=== Provided text ===

====================

Token White Guy: My Kind of Friends
Producers are evil. Directors are jerks. Actresses are useless. But, so you can really appreciate how sucky life can get in showbiz, this month I present to you, without comment, three stories about my friends:
CASE ONE
We’ll call him X. He has lived in Taiwan, Korea and China for the last 15 years. He’s done it alone. No supporting wife, girlfriend or (warning alarm) friends. No one to give him cogent advice or whisper loving support into his fatigued ear. So, a guy who knows how to survive. And he’s an actor, just like me.
I like him. He’s mean, funny and realistic. And he gives good, incisive advice. I also thought that even though I’ve watched him completely eviscerate other people, he wouldn’t (ha ha ha, because we were friends) do it to me.
I got this call from him one morning: “Jon, I have this super-amazing opportunity”
“Mmmmm, what is it?”
“There’s this office coming on the market. Because of my guanxi, I can get it for an awesome price.”
“So?”
“We should go in on it together!”
“Let me think about it. I’ll call you back later today.”
“No man, you have to come here right now. You have to make a decision.”
“Dude, it’s six o’clock in the morning.”
Back and forth. Finally I told him to stick it: it’s too early, it’s too much money, it’s too much of an emergency and you have lots of rich friends. And I went back to sleep.
But after I woke up, the whole thing didn’t smell right so I made a couple of phone calls. ... He owned the office.
The tenants had broken their lease and moved out and he was panicking trying to rent it. So what did he do? Call a real estate agent? Start to show the office? No, he said, I’ll call my friends and cheat them.
Now this is a guy who has been to my house, who has played with my daughter, with whom I have had long, soul-baring drunken nights. And the whole thing wasn’t even over like a million dollars or something. He tried to cheat me, a guy he’s known for 10 years, over a few thousand RMB.
What a dick.
CASE TWO
I got hired to write a script. The person who hired me was a friend, call her Y. She hired me to write a script from an (actually cool) idea her boss had.
Because me and my writing partner hadn’t ever done anything like that before (and because she knew that) she scammed us into writing a whole treatment of this TV show for no money – telling us that we had to “prove ourselves” before they could pay us.
Which we did, slaving over it for months. Finally, when it came time to turn it in she handed us a contract. The contract was really complicated and hard to understand but there was something weird in it. I called her and she was like, “Yeah, you know this is just like a standard contract, total boilerplate, you know?”
So I asked her, “But it seems like what it says though is we give you what we write and if you like it, you buy it, but if you don’t like it, you still own it but you don’t give us any money.”
“Yeah, that’s right.”
“That doesn’t sound like a very good deal.”
“No, Jon, maybe you just don’t understand Hollywood you know? That’s just, like, so standard.”
And we really wanted to write the thing, so we signed the contract, wrote it, slaved over it for months and months, and then when we finally turned it in, guess what happened?
What a bitch.
CASE THREE
“Jon, your life is so awesome. We want to make a movie about it!”
So said Z, my high school buddy and now Hollywood producer. He found me on Facebook, looked through my videos, read this column and (of course) thought my life would make a killer movie. I thought he was joking but he actually sent me a ‘life rights’ contract.
“It’s all really standard Hollywood stuff, total boilerplate, dude.”
“But it looks here like you and the studio make all the money.”
“Life rights aren’t that valuable dude.”

====================

[Recorded data]
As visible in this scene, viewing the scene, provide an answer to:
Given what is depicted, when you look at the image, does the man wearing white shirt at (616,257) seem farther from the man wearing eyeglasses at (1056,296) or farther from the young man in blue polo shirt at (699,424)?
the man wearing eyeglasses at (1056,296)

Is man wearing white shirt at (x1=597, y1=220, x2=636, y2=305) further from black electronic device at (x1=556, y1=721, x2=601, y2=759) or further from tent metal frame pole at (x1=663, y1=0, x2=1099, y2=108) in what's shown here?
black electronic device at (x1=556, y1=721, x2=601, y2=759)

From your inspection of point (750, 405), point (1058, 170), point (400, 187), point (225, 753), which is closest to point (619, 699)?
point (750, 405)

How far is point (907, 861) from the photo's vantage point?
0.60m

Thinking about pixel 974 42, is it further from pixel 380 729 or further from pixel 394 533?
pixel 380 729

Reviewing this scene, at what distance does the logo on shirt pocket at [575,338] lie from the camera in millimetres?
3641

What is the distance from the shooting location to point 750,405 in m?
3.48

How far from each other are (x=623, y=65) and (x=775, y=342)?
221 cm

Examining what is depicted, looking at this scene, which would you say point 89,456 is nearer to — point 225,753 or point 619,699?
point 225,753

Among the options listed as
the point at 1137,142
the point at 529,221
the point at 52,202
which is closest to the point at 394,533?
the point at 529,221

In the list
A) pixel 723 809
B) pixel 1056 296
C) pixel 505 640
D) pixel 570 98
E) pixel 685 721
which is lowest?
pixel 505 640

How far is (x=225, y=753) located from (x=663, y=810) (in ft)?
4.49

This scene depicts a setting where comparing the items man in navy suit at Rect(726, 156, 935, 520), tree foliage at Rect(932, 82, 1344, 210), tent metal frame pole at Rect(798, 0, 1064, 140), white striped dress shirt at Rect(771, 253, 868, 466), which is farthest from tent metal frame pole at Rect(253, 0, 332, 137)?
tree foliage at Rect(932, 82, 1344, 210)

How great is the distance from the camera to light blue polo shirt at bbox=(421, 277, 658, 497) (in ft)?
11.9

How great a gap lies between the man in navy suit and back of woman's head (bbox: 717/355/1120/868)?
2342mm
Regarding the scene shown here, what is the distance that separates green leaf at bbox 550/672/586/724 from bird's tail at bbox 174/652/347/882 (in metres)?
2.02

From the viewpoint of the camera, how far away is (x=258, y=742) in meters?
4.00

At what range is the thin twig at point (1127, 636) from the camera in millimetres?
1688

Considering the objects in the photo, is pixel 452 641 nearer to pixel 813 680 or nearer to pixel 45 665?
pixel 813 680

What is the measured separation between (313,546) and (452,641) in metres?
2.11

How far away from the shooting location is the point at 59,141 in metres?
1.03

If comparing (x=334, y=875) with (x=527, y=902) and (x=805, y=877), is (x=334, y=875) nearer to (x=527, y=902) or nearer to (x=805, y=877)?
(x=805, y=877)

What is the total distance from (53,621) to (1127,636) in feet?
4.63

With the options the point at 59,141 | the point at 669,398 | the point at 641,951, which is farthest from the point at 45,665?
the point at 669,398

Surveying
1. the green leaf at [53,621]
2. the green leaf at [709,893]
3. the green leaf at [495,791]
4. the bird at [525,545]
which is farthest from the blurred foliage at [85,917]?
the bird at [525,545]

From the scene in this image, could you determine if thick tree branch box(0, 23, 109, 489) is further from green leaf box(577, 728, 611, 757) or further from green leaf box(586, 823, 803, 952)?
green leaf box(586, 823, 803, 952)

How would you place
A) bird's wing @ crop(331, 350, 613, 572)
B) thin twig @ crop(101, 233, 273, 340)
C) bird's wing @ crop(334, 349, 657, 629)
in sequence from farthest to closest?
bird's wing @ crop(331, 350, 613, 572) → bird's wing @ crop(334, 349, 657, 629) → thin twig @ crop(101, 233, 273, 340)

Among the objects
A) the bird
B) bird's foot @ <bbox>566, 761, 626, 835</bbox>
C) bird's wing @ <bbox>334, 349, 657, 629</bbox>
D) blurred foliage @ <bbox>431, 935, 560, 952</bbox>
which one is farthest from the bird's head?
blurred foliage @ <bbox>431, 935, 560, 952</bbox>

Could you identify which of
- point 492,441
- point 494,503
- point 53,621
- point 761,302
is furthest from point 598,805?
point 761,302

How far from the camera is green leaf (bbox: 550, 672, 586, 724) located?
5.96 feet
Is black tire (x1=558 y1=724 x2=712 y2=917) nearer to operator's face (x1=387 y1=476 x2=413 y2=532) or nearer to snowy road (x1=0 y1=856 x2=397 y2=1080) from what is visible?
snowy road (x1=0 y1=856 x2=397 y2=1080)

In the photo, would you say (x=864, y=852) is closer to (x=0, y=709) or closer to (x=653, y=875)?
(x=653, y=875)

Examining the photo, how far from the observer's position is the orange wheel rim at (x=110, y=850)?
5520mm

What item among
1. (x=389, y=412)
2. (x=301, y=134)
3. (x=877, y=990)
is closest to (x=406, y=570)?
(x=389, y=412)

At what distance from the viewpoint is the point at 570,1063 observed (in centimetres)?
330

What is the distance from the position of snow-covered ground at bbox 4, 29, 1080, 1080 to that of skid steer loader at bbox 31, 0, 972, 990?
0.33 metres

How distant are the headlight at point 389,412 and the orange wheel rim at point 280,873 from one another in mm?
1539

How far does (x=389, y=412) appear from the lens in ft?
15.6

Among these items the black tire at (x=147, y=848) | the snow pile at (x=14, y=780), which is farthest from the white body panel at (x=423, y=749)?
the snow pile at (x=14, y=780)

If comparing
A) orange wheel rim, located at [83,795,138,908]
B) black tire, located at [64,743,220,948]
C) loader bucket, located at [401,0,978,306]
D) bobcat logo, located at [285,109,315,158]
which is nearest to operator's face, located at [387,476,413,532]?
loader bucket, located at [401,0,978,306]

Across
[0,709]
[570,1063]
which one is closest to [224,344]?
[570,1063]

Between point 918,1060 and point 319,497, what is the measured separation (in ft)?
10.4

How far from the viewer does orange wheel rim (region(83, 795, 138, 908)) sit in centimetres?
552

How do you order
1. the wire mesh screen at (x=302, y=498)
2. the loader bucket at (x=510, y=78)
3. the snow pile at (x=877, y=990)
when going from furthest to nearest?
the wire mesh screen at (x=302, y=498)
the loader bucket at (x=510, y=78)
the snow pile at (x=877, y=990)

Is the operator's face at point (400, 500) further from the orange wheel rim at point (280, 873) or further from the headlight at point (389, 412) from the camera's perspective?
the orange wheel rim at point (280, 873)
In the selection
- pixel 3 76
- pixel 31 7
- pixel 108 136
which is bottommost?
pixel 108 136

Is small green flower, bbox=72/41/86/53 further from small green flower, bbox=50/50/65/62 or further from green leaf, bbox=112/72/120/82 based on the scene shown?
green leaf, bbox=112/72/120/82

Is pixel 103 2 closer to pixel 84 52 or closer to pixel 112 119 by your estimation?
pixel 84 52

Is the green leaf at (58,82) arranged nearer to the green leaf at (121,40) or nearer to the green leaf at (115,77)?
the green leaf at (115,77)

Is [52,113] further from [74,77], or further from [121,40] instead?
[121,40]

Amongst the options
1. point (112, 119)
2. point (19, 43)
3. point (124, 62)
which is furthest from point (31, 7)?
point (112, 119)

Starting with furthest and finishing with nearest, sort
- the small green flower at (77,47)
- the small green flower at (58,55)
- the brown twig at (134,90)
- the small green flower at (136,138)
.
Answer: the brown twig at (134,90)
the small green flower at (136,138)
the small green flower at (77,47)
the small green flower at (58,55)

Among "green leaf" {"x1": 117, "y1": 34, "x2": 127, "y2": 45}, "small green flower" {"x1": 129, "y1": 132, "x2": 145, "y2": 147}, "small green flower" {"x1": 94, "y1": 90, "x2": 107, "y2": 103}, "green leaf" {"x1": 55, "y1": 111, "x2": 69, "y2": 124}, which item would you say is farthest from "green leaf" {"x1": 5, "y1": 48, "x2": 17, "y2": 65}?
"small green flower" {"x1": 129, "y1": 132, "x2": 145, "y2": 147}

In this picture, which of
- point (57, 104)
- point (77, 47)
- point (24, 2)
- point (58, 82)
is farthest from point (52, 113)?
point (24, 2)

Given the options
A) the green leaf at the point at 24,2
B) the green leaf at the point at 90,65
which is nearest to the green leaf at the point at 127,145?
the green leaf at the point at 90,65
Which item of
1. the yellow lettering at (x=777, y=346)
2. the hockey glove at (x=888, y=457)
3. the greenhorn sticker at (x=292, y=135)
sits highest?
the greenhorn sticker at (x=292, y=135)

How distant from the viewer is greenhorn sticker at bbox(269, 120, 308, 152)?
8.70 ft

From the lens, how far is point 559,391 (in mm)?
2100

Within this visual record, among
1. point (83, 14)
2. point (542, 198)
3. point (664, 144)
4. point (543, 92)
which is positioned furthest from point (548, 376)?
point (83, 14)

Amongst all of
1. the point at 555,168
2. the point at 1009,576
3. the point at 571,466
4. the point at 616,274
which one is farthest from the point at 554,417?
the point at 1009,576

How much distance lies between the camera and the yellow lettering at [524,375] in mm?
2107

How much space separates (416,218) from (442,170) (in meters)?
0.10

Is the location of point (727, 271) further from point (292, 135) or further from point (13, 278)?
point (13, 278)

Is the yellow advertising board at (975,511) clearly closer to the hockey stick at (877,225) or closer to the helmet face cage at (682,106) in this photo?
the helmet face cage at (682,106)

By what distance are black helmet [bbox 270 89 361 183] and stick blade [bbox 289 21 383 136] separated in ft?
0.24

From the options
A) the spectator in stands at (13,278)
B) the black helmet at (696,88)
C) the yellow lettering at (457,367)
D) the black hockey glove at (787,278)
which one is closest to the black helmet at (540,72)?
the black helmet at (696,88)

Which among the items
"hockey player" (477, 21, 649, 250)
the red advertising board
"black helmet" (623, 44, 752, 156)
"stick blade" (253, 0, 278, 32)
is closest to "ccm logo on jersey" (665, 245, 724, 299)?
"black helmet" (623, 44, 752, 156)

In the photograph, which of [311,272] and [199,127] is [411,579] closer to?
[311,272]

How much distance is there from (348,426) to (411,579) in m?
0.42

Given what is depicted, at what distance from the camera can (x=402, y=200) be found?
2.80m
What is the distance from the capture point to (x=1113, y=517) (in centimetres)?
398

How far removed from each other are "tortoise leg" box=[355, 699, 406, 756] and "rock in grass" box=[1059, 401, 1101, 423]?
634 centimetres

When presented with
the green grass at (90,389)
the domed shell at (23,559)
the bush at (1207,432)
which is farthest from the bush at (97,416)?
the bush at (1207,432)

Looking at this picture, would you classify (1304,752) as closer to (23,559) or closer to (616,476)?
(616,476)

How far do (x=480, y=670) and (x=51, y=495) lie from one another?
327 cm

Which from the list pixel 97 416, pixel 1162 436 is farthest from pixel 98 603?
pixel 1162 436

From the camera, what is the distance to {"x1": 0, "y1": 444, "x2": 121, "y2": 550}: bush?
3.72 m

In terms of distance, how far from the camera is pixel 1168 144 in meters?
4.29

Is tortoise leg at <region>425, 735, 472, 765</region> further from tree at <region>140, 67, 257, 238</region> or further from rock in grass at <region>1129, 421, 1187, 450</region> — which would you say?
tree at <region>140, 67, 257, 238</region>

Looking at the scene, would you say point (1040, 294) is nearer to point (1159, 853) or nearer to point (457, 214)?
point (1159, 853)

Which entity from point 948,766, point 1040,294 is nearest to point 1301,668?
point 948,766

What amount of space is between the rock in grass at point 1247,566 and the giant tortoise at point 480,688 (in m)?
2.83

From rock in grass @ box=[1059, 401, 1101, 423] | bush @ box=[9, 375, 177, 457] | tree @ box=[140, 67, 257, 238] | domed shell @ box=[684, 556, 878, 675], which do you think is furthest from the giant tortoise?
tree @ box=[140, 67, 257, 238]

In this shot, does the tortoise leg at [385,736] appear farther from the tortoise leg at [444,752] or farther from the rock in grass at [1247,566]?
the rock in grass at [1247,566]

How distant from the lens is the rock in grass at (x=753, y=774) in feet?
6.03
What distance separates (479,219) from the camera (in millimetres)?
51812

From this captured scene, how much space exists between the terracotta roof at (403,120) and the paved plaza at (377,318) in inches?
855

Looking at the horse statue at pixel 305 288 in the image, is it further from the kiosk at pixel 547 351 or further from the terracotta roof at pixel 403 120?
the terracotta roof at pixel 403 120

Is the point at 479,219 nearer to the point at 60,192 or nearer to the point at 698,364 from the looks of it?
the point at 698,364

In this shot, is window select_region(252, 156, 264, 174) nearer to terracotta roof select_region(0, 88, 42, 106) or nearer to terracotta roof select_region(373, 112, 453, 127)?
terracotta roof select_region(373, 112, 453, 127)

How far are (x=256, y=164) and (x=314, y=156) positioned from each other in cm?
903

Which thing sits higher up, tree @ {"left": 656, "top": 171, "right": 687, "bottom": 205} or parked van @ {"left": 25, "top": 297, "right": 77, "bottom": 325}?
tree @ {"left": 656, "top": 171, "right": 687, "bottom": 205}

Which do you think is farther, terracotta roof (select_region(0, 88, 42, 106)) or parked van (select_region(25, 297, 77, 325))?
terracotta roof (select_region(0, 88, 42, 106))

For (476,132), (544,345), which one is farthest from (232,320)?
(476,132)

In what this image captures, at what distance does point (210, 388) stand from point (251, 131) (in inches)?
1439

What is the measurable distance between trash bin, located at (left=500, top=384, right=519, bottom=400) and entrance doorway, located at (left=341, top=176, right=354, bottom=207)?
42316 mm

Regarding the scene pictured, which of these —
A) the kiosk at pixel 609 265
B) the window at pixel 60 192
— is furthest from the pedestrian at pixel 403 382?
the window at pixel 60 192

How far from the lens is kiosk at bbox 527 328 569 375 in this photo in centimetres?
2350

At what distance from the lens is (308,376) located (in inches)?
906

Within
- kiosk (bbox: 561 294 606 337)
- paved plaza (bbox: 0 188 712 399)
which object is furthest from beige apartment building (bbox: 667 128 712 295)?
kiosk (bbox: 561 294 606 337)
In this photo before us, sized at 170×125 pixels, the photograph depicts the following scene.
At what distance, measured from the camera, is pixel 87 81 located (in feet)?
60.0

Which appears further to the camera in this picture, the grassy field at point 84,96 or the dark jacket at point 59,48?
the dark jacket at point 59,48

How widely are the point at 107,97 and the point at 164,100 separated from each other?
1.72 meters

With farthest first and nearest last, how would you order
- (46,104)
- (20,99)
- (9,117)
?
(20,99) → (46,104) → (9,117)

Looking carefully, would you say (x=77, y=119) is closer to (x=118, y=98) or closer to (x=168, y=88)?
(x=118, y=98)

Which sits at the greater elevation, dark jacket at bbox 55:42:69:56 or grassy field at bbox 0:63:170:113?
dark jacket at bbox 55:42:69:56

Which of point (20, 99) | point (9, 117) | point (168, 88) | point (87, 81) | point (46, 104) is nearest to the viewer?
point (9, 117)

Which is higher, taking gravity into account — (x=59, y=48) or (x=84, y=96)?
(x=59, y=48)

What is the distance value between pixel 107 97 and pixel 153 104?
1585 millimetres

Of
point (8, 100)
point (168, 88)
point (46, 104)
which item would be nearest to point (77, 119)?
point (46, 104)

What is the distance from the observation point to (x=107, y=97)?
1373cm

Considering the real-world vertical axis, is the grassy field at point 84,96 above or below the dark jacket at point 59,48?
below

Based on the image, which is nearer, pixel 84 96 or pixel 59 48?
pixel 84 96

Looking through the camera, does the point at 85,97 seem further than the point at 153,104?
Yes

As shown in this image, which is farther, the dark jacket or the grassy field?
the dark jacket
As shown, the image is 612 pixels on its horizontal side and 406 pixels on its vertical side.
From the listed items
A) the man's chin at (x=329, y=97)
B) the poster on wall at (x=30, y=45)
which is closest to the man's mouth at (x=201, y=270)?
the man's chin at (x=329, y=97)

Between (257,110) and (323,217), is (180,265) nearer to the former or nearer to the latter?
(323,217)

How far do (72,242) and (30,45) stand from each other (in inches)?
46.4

====================

=== Instruction 1 ===
In the showbiz friends column, for how many years has the friend called X lived in Taiwan, Korea and China?
=== Instruction 2 ===
Copy the stretch of the showbiz friends column from "Token White Guy: My" through "do it to me.".

=== Complete answer 1 ===
X has lived there for the last 15 years.

=== Complete answer 2 ===
Token White Guy: My Kind of Friends
Producers are evil. Directors are jerks. Actresses are useless. But, so you can really appreciate how sucky life can get in showbiz, this month I present to you, without comment, three stories about my friends:
CASE ONE
We’ll call him X. He has lived in Taiwan, Korea and China for the last 15 years. He’s done it alone. No supporting wife, girlfriend or (warning alarm) friends. No one to give him cogent advice or whisper loving support into his fatigued ear. So, a guy who knows how to survive. And he’s an actor, just like me.
I like him. He’s mean, funny and realistic. And he gives good, incisive advice. I also thought that even though I’ve watched him completely eviscerate other people, he wouldn’t (ha ha ha, because we were friends) do it to me.